请返回下文讲 ChannelOutboundBuffer 的文本中的一段，这段以含有“写入队列在上面的编码过程中描”的词句开头，以“unsafe#flush()”结束，逐字照录。

[文本摘录]
⁂
5.3.2 ChannelOutboundBuffer#addMessag()加入到缓冲队列中

ChannelOutboundBuffer里有三个指针：

// Entry(flushedEntry) --> ... Entry(unflushedEntry) --> ... Entry(tailEntry)
//
// The Entry that is the first in the linked-list structure that was flushed
private Entry flushedEntry;
// The Entry which is the first unflushed in the linked-list structure
private Entry unflushedEntry;
// The Entry which represents the tail of the buffer
private Entry tailEntry;

• flushedEntry-> unflushedEntry：表示已经flush过的Entry

• unflushedEntry->tailEntry：表示没有被flush过的Entry

public void addMessage(Object msg, int size, ChannelPromise promise) {
    //5.3.2.1 创建一个Entry对象
    Entry entry = Entry.newInstance(msg, size, total(msg), promise);
   	//5.3.2.2 设置指针
    //如果tail指针是空的，表示第一次
    if (tailEntry == null) {
        //已flush指针置为空
        flushedEntry = null;
    } else {
        //将当前尾指针指向该entry
        Entry tail = tailEntry;
        tail.next = entry;
    }
    //重置为指针为当前entry
    tailEntry = entry;
    if (unflushedEntry == null) {
        unflushedEntry = entry;
    }

    // increment pending bytes after adding message to the unflushed arrays.
    // See https://github.com/netty/netty/issues/1619
    //5.3.2.3 增加待刷新的数据大小
    incrementPendingOutboundBytes(entry.pendingSize, false);
}

incrementPendingOutboundBytes()

private void incrementPendingOutboundBytes(long size, boolean invokeLater) {
    if (size == 0) {
        return;
    }

    long newWriteBufferSize = TOTAL_PENDING_SIZE_UPDATER.addAndGet(this, size);
    //如果新要写入的buffer数据数量大于配置的高水平线
    if (newWriteBufferSize > channel.config().getWriteBufferHighWaterMark()) {
        //5.3.2.3.1设置为不可写
        setUnwritable(invokeLater);
    }
}

ChannelOutboundBuffer#setUnwritable()

private void setUnwritable(boolean invokeLater) {
    //自旋更新成员变量unwritable
    for (;;) {
        final int oldValue = unwritable;
        final int newValue = oldValue | 1;
        if (UNWRITABLE_UPDATER.compareAndSet(this, oldValue, newValue)) {
            //如果之前是可写，变成了不可写，往pipeline里
            if (oldValue == 0 && newValue != 0) {
                fireChannelWritabilityChanged(invokeLater);
            }
            break;
        }
    }
}

刷新队列

写入队列在上面的编码过程中描述了，最终调用了unsafe的write方法，写入到ChannelOutboundBuffer中。我们这里要讲一下flush的过程。

• HeadContext#flush()

@Override
public void flush(ChannelHandlerContext ctx) throws Exception {
    unsafe.flush();
}

unsafe#flush()
⁂
[数据文件片段]
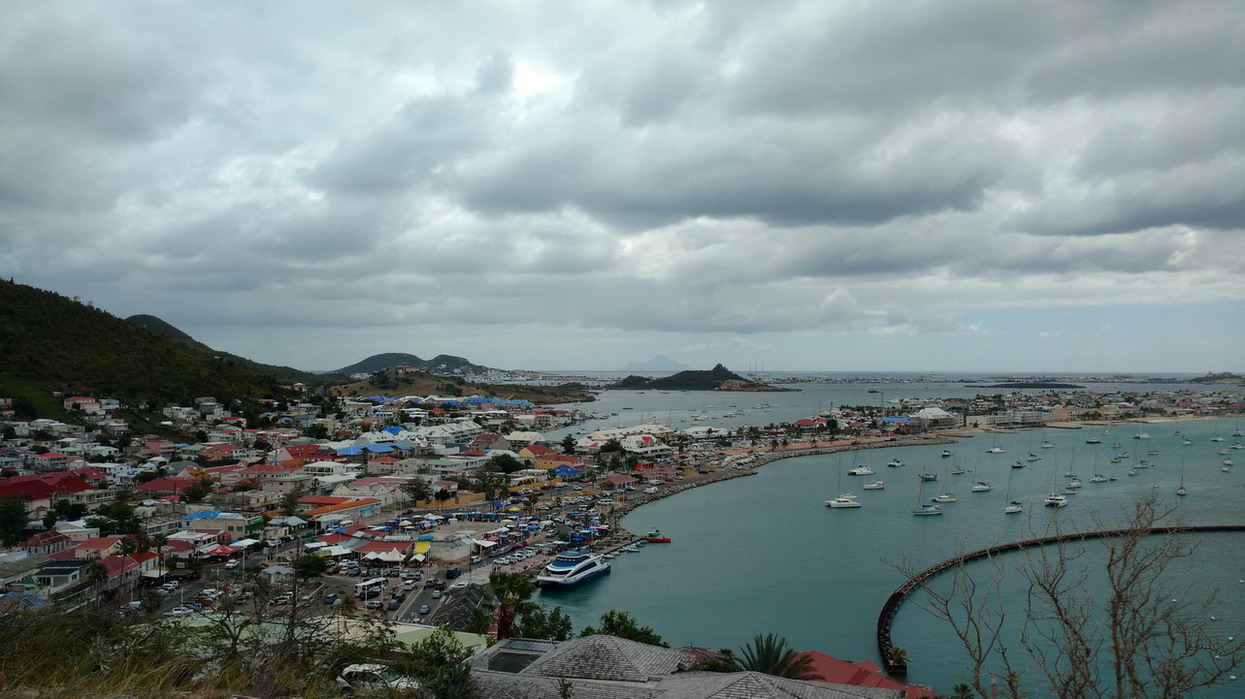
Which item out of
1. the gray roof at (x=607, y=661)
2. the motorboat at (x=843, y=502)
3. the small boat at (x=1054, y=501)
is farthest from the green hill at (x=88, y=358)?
the small boat at (x=1054, y=501)

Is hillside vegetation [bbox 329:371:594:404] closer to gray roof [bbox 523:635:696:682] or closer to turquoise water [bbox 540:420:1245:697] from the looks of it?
turquoise water [bbox 540:420:1245:697]

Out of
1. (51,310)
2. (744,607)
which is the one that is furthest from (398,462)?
(51,310)

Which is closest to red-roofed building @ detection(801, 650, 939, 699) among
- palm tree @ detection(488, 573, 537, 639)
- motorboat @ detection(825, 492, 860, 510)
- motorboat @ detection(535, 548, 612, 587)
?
palm tree @ detection(488, 573, 537, 639)

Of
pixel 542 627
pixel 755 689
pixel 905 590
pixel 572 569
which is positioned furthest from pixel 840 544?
pixel 755 689

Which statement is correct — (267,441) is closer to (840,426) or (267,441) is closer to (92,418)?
(92,418)

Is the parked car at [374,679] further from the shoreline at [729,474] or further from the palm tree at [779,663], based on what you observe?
the shoreline at [729,474]
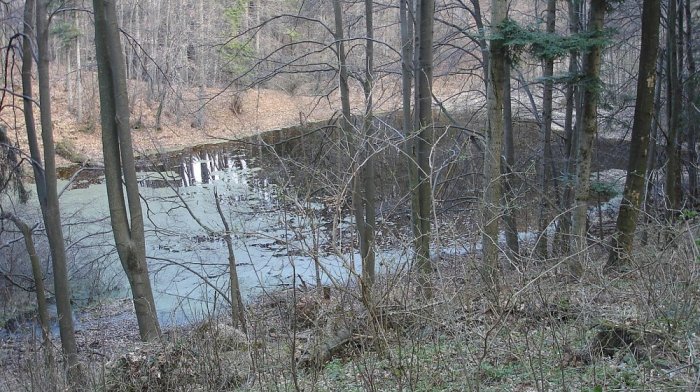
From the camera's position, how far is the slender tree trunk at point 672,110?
12.3m

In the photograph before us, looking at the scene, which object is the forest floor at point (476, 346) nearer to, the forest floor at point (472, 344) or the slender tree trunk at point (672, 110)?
the forest floor at point (472, 344)

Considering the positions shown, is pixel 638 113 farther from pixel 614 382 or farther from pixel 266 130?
pixel 266 130

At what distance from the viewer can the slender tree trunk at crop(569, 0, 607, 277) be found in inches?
332

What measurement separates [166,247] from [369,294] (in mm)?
12601

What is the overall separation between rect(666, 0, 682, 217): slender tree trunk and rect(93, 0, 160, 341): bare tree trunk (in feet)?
30.5

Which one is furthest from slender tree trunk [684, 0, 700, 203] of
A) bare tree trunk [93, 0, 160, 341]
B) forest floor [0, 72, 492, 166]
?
forest floor [0, 72, 492, 166]

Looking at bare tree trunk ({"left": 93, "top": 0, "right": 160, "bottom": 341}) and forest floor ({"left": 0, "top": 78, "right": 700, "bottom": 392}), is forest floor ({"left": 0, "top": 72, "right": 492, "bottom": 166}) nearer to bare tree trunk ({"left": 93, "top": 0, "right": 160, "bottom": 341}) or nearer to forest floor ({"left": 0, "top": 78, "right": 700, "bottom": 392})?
bare tree trunk ({"left": 93, "top": 0, "right": 160, "bottom": 341})

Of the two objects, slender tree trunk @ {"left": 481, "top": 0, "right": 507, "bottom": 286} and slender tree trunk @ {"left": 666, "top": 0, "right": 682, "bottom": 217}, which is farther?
slender tree trunk @ {"left": 666, "top": 0, "right": 682, "bottom": 217}

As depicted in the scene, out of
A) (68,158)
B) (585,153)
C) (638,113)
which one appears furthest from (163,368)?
(68,158)

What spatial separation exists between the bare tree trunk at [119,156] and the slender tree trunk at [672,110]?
9294mm

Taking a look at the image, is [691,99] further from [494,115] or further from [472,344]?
[472,344]

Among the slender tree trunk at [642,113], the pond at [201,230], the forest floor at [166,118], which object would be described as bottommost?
the pond at [201,230]

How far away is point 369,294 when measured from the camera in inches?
200

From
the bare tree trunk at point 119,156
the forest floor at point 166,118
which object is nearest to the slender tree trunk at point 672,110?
the bare tree trunk at point 119,156
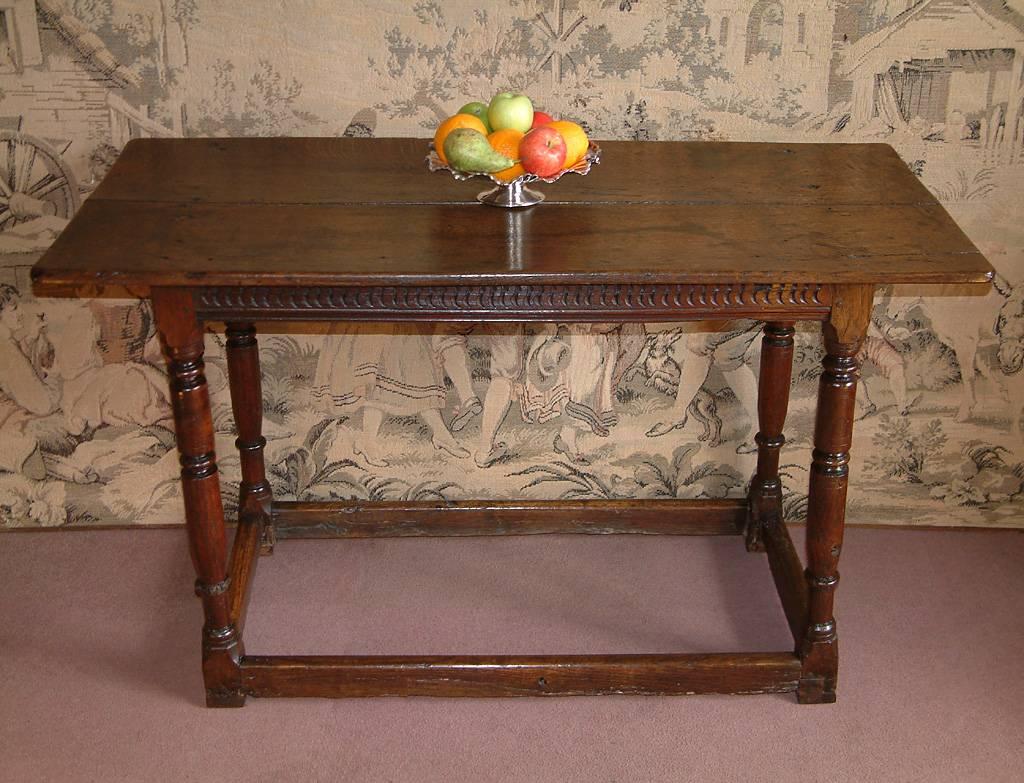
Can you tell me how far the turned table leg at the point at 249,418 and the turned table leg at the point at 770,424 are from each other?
1.09 m

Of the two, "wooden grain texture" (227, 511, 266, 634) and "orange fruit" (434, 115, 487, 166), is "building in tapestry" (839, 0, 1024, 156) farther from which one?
"wooden grain texture" (227, 511, 266, 634)

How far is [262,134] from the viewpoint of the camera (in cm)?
253

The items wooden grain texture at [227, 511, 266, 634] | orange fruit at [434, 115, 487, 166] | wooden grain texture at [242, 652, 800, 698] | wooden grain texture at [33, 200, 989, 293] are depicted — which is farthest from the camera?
wooden grain texture at [227, 511, 266, 634]

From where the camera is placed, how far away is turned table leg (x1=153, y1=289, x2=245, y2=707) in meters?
1.99

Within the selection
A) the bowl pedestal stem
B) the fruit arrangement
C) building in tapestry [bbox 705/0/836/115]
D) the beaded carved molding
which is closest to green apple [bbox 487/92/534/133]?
the fruit arrangement

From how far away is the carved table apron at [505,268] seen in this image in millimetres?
1921

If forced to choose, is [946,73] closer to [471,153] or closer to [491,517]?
[471,153]

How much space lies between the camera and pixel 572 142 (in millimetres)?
2105

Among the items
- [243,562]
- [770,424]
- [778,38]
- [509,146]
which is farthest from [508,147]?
[243,562]

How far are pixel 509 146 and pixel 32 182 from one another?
1104mm

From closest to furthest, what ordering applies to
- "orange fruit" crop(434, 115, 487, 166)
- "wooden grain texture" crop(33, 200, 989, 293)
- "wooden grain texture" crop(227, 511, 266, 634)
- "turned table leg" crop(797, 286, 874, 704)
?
1. "wooden grain texture" crop(33, 200, 989, 293)
2. "turned table leg" crop(797, 286, 874, 704)
3. "orange fruit" crop(434, 115, 487, 166)
4. "wooden grain texture" crop(227, 511, 266, 634)

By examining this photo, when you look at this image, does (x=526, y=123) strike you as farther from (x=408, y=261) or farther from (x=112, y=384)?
(x=112, y=384)

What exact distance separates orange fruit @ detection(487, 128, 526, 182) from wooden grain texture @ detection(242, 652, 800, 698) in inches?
35.9

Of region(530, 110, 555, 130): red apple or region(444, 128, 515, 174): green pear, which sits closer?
region(444, 128, 515, 174): green pear
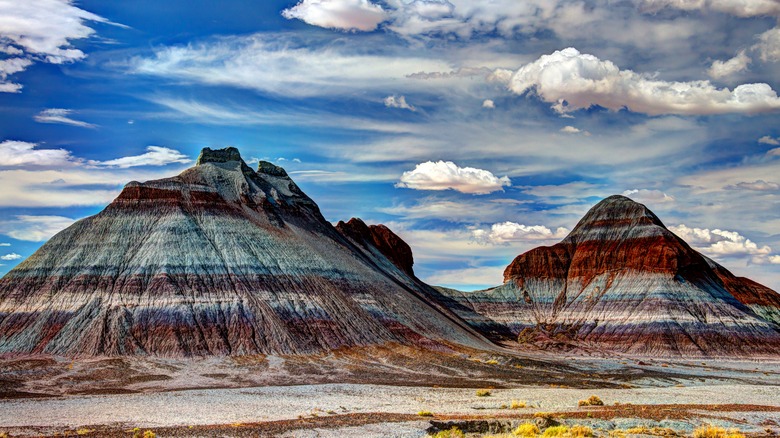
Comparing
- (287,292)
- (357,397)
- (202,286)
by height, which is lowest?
(357,397)

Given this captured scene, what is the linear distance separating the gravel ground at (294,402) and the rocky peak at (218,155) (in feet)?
238

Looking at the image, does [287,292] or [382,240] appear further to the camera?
[382,240]

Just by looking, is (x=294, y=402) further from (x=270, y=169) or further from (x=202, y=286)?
(x=270, y=169)

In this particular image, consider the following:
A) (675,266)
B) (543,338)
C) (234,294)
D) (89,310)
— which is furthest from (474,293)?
(89,310)

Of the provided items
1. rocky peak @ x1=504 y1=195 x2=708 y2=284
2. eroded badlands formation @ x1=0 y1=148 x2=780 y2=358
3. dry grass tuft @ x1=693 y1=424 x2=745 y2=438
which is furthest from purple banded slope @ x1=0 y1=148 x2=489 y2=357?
dry grass tuft @ x1=693 y1=424 x2=745 y2=438

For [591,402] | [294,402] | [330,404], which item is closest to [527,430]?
[591,402]

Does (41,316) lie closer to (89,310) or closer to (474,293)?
(89,310)

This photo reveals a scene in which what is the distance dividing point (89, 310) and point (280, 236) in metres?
31.5

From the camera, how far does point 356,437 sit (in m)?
40.3

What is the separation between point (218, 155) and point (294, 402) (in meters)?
84.3

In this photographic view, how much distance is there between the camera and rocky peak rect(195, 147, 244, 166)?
134500 mm

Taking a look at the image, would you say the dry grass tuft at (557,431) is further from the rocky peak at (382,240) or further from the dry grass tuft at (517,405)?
the rocky peak at (382,240)

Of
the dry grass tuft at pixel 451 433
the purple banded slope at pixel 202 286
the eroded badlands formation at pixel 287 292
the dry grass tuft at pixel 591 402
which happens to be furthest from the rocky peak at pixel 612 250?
the dry grass tuft at pixel 451 433

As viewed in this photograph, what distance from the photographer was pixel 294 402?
5847cm
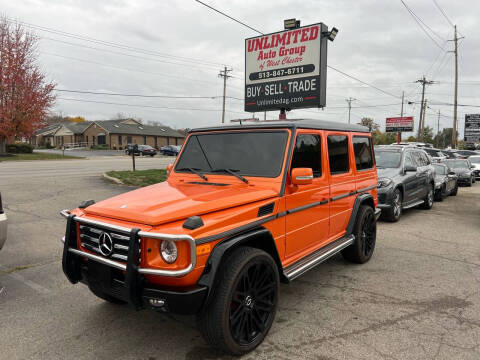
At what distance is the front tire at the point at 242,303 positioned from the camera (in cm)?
254

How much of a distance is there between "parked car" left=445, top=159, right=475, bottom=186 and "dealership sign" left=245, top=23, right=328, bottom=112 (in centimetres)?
848

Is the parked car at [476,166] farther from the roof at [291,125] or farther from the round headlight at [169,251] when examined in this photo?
the round headlight at [169,251]

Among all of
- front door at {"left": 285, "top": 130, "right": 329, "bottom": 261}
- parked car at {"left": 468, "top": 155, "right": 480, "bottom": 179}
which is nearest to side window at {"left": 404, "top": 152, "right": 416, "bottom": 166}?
front door at {"left": 285, "top": 130, "right": 329, "bottom": 261}

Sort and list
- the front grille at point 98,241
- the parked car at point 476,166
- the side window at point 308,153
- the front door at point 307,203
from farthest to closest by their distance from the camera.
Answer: the parked car at point 476,166, the side window at point 308,153, the front door at point 307,203, the front grille at point 98,241

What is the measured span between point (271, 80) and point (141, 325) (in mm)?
11331

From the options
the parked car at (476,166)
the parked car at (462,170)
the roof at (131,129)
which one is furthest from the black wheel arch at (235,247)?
the roof at (131,129)

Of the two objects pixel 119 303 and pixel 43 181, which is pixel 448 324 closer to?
pixel 119 303

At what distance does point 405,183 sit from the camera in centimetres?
834

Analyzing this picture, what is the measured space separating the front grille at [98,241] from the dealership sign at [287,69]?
417 inches

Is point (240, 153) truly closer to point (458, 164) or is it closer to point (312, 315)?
point (312, 315)

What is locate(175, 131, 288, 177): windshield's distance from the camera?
3522 millimetres

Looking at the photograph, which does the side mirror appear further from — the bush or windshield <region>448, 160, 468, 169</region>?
the bush

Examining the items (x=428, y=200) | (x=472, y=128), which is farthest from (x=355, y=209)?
(x=472, y=128)

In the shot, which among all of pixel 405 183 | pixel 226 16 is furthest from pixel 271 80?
pixel 405 183
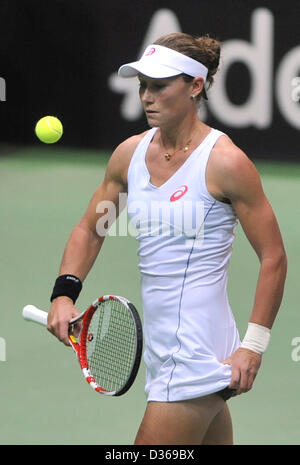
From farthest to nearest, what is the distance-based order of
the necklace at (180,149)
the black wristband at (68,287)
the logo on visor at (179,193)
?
the black wristband at (68,287) < the necklace at (180,149) < the logo on visor at (179,193)

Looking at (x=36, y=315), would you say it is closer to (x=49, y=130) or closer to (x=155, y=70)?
(x=155, y=70)

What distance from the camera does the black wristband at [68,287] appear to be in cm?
373

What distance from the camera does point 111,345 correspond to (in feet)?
11.6

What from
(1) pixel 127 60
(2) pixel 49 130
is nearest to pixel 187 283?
(2) pixel 49 130

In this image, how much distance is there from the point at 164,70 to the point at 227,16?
4.83 metres

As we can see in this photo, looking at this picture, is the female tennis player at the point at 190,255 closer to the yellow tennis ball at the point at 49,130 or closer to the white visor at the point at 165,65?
the white visor at the point at 165,65

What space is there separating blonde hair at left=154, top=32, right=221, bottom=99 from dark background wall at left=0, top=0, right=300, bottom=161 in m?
4.40

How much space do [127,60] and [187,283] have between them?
5.02 metres

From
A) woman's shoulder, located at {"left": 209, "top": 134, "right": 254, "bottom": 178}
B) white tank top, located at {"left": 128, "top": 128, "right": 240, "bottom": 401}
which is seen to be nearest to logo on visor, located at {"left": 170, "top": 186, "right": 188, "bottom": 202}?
white tank top, located at {"left": 128, "top": 128, "right": 240, "bottom": 401}

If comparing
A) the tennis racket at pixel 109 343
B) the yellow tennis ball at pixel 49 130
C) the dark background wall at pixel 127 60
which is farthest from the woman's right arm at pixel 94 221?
the dark background wall at pixel 127 60

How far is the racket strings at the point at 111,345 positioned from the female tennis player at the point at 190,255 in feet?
0.37

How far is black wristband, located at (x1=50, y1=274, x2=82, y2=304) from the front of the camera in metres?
3.73

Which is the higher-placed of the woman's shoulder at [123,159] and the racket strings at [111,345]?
the woman's shoulder at [123,159]

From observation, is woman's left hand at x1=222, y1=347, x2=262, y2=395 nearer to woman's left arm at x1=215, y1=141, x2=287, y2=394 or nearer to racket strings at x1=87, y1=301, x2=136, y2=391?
woman's left arm at x1=215, y1=141, x2=287, y2=394
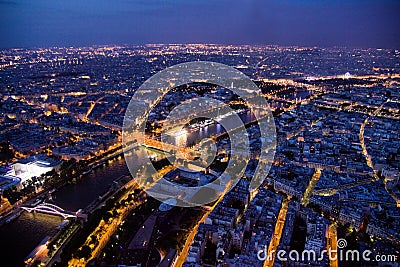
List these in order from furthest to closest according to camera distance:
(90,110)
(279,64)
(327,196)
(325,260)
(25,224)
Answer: (279,64)
(90,110)
(327,196)
(25,224)
(325,260)

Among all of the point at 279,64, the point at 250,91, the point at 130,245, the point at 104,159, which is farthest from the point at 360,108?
the point at 279,64

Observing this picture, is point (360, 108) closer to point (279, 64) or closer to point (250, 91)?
point (250, 91)

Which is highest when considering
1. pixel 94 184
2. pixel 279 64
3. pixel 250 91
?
pixel 279 64

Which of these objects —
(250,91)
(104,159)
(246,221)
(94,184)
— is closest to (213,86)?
(250,91)

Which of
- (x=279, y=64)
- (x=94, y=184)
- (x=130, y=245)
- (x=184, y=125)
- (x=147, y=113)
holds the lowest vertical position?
(x=130, y=245)

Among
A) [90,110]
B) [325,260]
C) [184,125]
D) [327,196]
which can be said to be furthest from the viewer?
[90,110]

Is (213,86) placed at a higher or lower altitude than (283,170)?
higher

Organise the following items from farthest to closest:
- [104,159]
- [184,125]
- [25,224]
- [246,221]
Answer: [184,125]
[104,159]
[25,224]
[246,221]

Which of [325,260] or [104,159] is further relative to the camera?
[104,159]

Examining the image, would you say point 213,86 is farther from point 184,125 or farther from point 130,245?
point 130,245
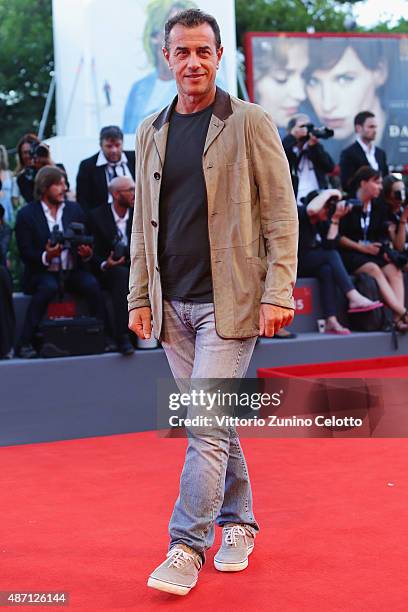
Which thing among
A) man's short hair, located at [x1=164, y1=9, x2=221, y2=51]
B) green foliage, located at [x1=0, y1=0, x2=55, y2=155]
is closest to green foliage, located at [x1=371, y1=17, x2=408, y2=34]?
green foliage, located at [x1=0, y1=0, x2=55, y2=155]

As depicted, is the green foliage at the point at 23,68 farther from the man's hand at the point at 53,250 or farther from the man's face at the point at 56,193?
the man's hand at the point at 53,250

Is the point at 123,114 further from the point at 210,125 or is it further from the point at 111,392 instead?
the point at 210,125

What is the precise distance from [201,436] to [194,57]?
43.6 inches

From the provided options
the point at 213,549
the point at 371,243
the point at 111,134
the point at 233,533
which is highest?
the point at 111,134

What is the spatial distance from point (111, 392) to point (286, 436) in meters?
1.24

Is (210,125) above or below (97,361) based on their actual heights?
above

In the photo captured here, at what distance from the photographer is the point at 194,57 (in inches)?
108

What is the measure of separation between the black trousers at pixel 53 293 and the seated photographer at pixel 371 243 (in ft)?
6.84

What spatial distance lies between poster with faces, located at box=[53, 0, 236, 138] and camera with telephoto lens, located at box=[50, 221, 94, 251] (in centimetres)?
671

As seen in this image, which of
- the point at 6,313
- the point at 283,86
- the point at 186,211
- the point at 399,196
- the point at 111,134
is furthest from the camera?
the point at 283,86

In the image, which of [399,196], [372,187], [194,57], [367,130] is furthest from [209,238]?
[367,130]

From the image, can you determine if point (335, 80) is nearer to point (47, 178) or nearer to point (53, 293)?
point (47, 178)

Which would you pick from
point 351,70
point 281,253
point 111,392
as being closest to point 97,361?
point 111,392

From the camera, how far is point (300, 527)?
3449mm
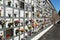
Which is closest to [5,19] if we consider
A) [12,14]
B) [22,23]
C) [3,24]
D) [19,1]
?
[3,24]

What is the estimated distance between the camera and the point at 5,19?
19.3 feet

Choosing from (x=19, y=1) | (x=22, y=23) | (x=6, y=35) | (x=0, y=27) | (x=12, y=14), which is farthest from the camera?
(x=22, y=23)

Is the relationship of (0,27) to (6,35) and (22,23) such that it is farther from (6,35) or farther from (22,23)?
(22,23)

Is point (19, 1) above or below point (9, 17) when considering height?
above

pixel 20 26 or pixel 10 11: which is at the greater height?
pixel 10 11

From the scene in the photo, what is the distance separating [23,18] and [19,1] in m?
1.12

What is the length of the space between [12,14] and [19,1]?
3.58 feet

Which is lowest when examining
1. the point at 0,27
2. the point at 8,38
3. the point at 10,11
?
the point at 8,38

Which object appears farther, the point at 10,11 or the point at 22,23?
the point at 22,23

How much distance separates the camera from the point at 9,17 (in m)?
6.25

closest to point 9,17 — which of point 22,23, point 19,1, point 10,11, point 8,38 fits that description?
point 10,11

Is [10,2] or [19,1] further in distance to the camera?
[19,1]

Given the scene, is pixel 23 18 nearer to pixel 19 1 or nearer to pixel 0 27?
pixel 19 1

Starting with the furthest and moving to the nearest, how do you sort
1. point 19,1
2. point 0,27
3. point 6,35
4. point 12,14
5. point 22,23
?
point 22,23, point 19,1, point 12,14, point 6,35, point 0,27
⁂
[任务结果]
写入队列在上面的编码过程中描述了，最终调用了unsafe的write方法，写入到ChannelOutboundBuffer中。我们这里要讲一下flush的过程。

• HeadContext#flush()

@Override
public void flush(ChannelHandlerContext ctx) throws Exception {
    unsafe.flush();
}

unsafe#flush()